Day 3 and the stuff is still wet out in the sun.

Day 4 the stuff is now goey but not dry.

Day 5 Ripped the junk off and used bondo. Bondo dried and then I sanded and it looks good. Now I need to paint it with MinCraft OEM gel coat spray and it will be all done.

Suggestion: Don't buy this stuff. It has a shelf life and is way past shelf life at all boating store. It will never harden.. Get the bondo and don't listent to all the boating experts that work for Evercoat and don't disclose it.

If you don't like bondo try Marine Tex.


----------



## 14432 (Oct 24, 2006)

I second the use of Marine Tex for repairing gelcoat. Have used it with the Evercoat color stuff and it worked fine. Color matching was a challenge and caused right much waste but I finally got it close enough - "off white".

My experience shows that both Marine Tex and the Evercoat repair gelcoat tend to yellow faster than original gelcoat.


----------



## sailingdog (Mar 19, 2006)

IIRC, MarineTex will yellow because it is a non-uv tolerant epoxy.
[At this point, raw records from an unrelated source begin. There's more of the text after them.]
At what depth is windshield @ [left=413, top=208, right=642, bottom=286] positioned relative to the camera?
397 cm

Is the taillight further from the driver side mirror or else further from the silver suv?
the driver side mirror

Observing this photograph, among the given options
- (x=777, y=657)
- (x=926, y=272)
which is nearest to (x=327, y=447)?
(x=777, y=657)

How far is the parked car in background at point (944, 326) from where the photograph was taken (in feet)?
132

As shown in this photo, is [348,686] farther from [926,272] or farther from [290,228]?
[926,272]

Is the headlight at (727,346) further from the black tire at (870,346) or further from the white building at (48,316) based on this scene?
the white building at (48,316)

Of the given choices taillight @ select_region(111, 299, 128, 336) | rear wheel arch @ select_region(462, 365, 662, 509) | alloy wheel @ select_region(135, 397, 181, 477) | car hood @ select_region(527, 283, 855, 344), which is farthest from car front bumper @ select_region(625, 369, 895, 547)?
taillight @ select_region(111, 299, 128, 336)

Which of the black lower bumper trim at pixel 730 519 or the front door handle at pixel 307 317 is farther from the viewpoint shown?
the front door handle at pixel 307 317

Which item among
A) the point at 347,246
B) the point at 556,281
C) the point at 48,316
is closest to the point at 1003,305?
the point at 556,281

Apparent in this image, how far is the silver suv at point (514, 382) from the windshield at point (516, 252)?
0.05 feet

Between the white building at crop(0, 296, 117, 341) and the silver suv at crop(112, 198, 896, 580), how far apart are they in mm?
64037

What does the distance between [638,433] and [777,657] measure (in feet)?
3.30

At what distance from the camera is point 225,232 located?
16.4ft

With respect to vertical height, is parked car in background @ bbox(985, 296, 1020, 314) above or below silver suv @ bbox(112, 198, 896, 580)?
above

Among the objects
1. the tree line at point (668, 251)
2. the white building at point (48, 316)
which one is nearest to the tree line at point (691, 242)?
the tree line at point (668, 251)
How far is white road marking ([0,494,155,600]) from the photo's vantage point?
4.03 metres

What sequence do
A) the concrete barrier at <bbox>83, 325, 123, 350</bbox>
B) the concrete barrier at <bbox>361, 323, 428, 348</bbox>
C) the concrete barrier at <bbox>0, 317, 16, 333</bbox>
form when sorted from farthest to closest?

It really needs to be painted or gelcoated and isn't meant to be used unprotected IIRC.



14432 said:


> I second the use of Marine Tex for repairing gelcoat. Have used it with the Evercoat color stuff and it worked fine. Color matching was a challenge and caused right much waste but I finally got it close enough - "off white".
> 
> My experience shows that both Marine Tex and the Evercoat repair gelcoat tend to yellow faster than original gelcoat.


----------